Conospermum glumaceum, commonly known as hooded smokebush, is a species of flowering plant in the family Proteaceae and is endemic to the south-west of Western Australia. It is an erect shrub with more or less clustered, linear leaves, and panicles of dense, head-like spikes of tube-shaped, cream-coloured flowers and white to golden nuts.

==Description==
Conospermum glumaceum is an erect shrub that typically grows to a height of up to 0.5–1.7 m and does not form a lignotuber. Its leaves are linear, more or less clustered, 15–75 mm long and 1–5 mm wide with a small point on the tip. The flowers are borne in panicles in upper leaf axils, ending in dense, head-like spikes on a peduncle 15–40 mm long. There are D-shaped to lance-shaped yellow bracteoles on the pedicels that age to brown. The flowers are cream-coloured, tube-shaped 0.75–1.7 mm long. The upper lip of the perianth is egg-shaped, 0.8–1.3 mm long, 0.75–1.2 mm wide, and curved backwards, the lower lip joined for 0.5–1.3 mm with oblong lobes 0.6–1.0 mm long. Flowering occurs from September to November, and the fruit is a nut 2.7–3.0 mm long and 2.0–2.4 mm wide and covered with shaggy white to golden hairs.

==Taxonomy==
Conospermum glumaceum was first formally described in John Lindley's 1839 A Sketch of the Vegetation of the Swan River Colony, based on unspecified material.
Lindley referred to it as a "strange species" that "has altogether the appearance of some Bupleurum with great membranous bracts." The specific epithet (glumaceum) means glumaceous, referring to the bracts enclosing each flower.

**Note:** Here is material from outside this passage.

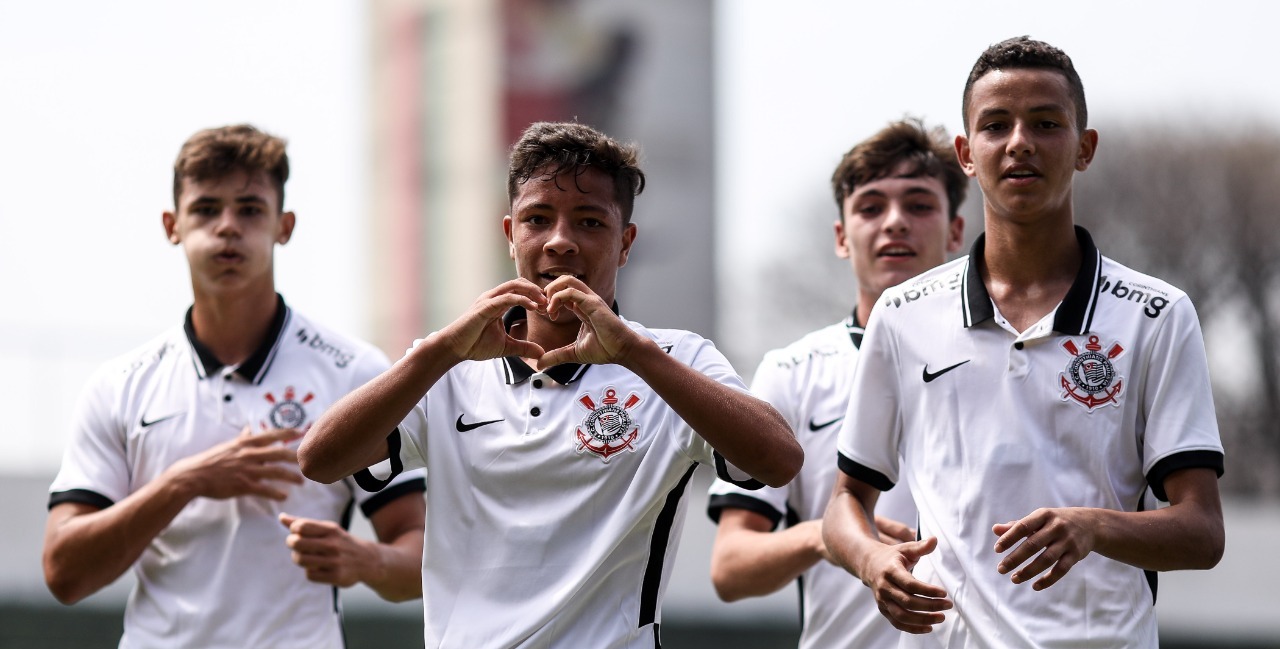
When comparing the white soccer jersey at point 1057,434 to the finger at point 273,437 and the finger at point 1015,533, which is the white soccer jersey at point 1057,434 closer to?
the finger at point 1015,533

==Distribution and habitat==
This species of Conospermum grows in lateritic soils in hilly terrain, between Eneabba and Red Hill in Western Australia in the Avon Wheatbelt, Geraldton Sandplains, Jarrah Forest, and Swan Coastal Plain biogeographic regions.

==Conservation status==
Hooded smokebush is listed as "not threatened" by the Government of Western Australia Department of Biodiversity, Conservation and Attractions.